In Nigerian culture, husbands support their pregnant wives in various ways. A lack of support can prevent pregnant women from being able to use PHC services. This could be in terms of money, or even assistance in domestic chores like caring for children. Although, sometimes, men give women money to go to PHC clinics → but there’s the possibility that it isn’t enough to match the cost of care.
Misinterpretation of Signs of Pregnancy Complications
Lastly, it’s not impossible that women don’t realize they have pregnancy complications and falsely think they don’t need the help of a PHC to give birth.
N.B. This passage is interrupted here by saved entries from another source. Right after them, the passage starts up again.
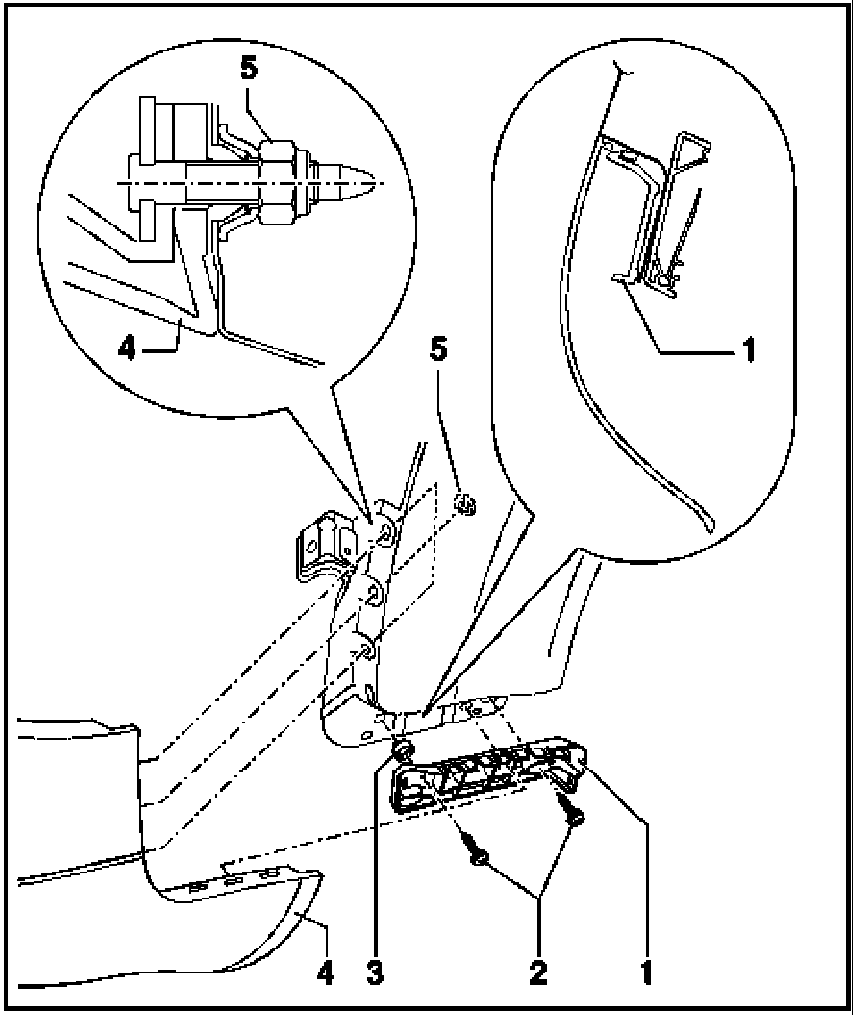 5
4
1
5
4
3
2
1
All of these factors multiply against one another in dissuading rural women from using PHC for health services over local alternatives, thus causing a community-wide distrust in the PHC system. To tackle this problem and promote the utilization of primary healthcare services, such key barriers with quality and access need to be addressed and solved.
There’s no reason why accessing health services as simple as a pill bottle or diapers should be impossible, anywhere. Child mortality, maternal mortality, and widespread disease could all be mitigated with better health coverage.